Notes - Remove Broken Files (broken content, broken file name) in Ubuntu
I once wrote a python program to create text files, which only contain ASCII and UTF-8 Unicode text. Before being written to a file, every non-UTF-8 line of text is decoded to UTF-8 using this line of code:
line = line.decode('utf-8', 'ignore').encode("utf-8")
I noticed many suggestions on StackOverFlow to use python’s string.printable
or bash’s strings
command to sanitize the text. However, these functions
will remove all non-ASCII characters, which includes many, many valid UTF-8
characters because ASCII is a subset of UTF-8
(reference).
Accidentally, my program was unintentionally interrupted, which made many files broken. They contains non-ASCII/non-UTF-8 characters (e.g., binary and non-printable characters) in both file name and content of the file. This makes it hard to read, or even delete these files.
Some files contain escape characters \x..
in their name, which makes some
programs unable to access/read these files normally. Some files contain bad
characters in its content, which cause error when trying to read those files.

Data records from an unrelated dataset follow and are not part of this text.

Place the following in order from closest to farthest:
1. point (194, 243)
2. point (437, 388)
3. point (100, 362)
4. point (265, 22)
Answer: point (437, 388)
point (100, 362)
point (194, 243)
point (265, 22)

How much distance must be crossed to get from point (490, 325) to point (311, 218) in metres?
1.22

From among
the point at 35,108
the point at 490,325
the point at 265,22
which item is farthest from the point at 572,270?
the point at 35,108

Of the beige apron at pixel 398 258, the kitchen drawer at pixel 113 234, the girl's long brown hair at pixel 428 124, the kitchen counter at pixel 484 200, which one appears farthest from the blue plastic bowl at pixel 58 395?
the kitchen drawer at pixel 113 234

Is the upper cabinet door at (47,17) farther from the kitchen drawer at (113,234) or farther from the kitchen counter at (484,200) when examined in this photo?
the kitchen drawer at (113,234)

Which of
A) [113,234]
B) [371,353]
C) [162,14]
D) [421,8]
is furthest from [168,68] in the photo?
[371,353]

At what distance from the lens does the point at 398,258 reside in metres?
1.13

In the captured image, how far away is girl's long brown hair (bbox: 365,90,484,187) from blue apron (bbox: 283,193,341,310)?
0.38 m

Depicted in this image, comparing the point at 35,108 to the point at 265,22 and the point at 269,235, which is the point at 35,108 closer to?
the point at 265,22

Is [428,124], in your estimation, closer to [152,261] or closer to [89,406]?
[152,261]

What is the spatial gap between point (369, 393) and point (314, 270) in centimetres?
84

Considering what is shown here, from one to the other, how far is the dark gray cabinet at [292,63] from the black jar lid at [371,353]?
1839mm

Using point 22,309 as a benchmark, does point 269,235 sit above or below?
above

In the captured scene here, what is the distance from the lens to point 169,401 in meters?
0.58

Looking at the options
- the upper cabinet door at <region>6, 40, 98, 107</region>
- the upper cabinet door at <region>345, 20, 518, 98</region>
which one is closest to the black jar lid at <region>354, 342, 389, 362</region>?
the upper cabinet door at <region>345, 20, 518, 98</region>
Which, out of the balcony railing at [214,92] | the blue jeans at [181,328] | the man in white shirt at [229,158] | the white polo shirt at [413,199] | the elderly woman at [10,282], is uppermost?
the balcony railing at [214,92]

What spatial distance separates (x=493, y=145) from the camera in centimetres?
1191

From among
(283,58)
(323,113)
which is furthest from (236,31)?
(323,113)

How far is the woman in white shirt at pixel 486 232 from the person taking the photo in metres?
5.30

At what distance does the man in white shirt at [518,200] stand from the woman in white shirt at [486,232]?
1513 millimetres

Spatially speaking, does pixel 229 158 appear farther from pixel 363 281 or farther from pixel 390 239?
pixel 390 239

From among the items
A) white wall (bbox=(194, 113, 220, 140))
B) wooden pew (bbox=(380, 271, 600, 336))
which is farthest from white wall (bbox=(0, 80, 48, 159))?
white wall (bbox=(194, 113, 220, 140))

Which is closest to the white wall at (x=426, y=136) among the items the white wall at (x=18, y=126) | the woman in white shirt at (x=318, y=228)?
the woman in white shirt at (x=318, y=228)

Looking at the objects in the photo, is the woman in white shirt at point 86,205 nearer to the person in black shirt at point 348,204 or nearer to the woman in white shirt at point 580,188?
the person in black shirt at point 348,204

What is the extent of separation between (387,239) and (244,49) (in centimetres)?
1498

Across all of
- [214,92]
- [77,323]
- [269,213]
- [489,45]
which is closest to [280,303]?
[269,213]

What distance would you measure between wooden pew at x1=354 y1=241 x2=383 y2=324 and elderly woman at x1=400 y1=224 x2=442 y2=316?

For example, some broken file names contains these string, which crash most
programs that try to read these files.
`h\241\212_pap\024i\033ular\001neee~\015\004)5resolv-retry!\271nfinite\241\212nobind
ӝ_BF-CBE\xwffw\qw\ff
鍺_995\005F\xAC\x\ff
After spending hours on trying to write some scripts to detect/fix/delete these files, I come up with the following two steps to remove corrupted files from my directories.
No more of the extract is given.